When the area covered by the data is large, the difference between
using ellipsoidal coordinates and projected coordinates
will automatically become larger, and hence choosing one of both
will have an effect on predictive modelling. For very large extents
and global models, polynomials or splines in latitude and longitude
will not work well as they ignore the circular nature of longitude
and the coordinate singularities at the poles. Here, spherical
harmonics, base functions that are continuous on the sphere with
increasing spatial frequencies can replace polynomials or be used
as spline base functions.
In many cases, the spatial coordinates over which samples were
collected also define the space over which predictions are made,
setting them apart from other features. Many simple predictive
approaches, including most machine learning methods, assume
sample data to be independent. When samples are collected by
spatially random sampling over the spatial target area, this
assumption may be justified when working under a design-based context
[@brusejss]. This context, however, treats the coordinate space as
the variable over which we randomise, which affords predicting
values for a new _randomly chosen_ location but rules out making
predictions for fixed locations; this implies that averages of
areas over which samples were collected, can be obtained, but not
spatial interpolations. In case predictions for fixed locations
are required, or in case data were not collected by spatial
random sampling, a model-based approach (as taken in
@sec-interpolation) is needed and typically some form of spatial
and/or temporal autocorrelation of residuals must be assumed.
\index{cross-validation}
\index{spatial cross-validation}
A common case is where sample data are collected opportunistically
("whatever could be found"), and are then used in a predictive
framework that does not weight them. This has a consequence that the
resulting model may be biased towards over-represented areas (in
predictor space and/or in spatial coordinates space), and that simple
(random) cross-validation statistics may be over-optimistic when
taken as performance measures for spatial prediction [@meyerpebesma;
@meyerpebesmanc; @mila2022nearest]. Adaptive cross-validation
measures such as spatial cross-validation may help getting more
relevant measures for predictive performance.
## Exercises
Use R to solve the following exercises.
1. Following the `lm` example of @sec-lm use a random forest model
to predict `SID` values (e.g., using package **randomForest**), and
plot the random forest predictions against observations, along
with the $x=y$ line.
1. Create a new dataset by randomly sampling 1000 points from the
`nc` dataset, and rerun the linear regression model of @sec-lm on
this dataset. Consider the `summary` of the fitted models, in
particular the estimated coefficients, their standard errors,
and the residual standard error. What has changed?
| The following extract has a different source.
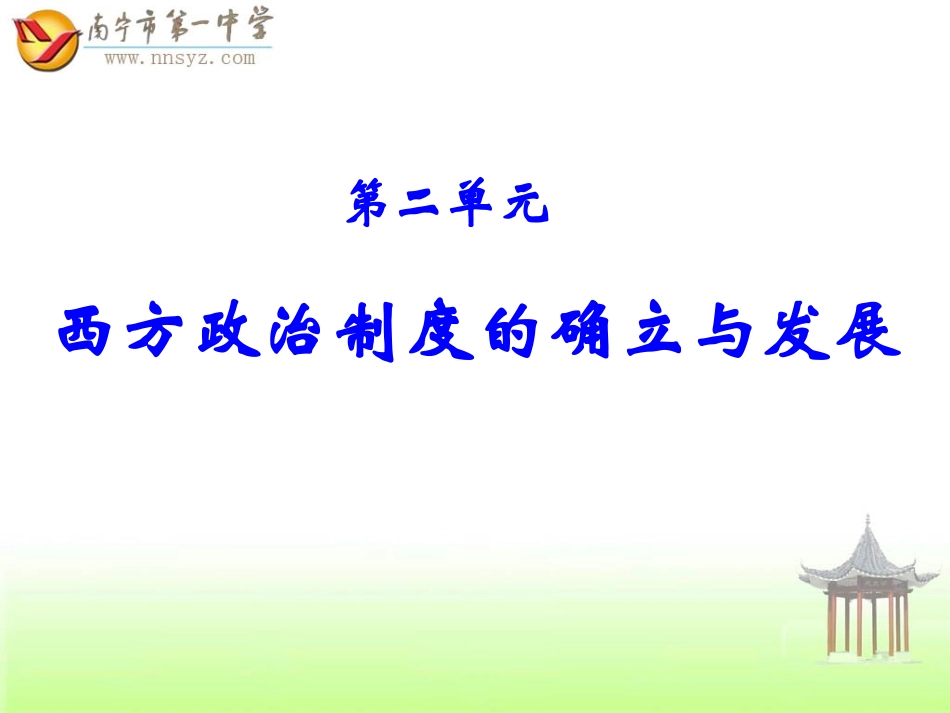 南宁市第一中学
www.nnsyz.com

第二单元

西方政治制度的确立与发展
1. Redo the water-land classification of @sec-starspredict
using `class::knn` instead of `lda`, using a value of `k = 5`,
and compare the resulting predictions with those of `lda`.
1. For the linear model using `nc` and for the `knn` example of the
previous exercise, add a first and a second order linear model in
the spatial coordinates and compare the results (use `st_centroid`
to obtain polygon centroids, and `st_coordinates` to extract the
`x` and `y` coordinates in matrix form).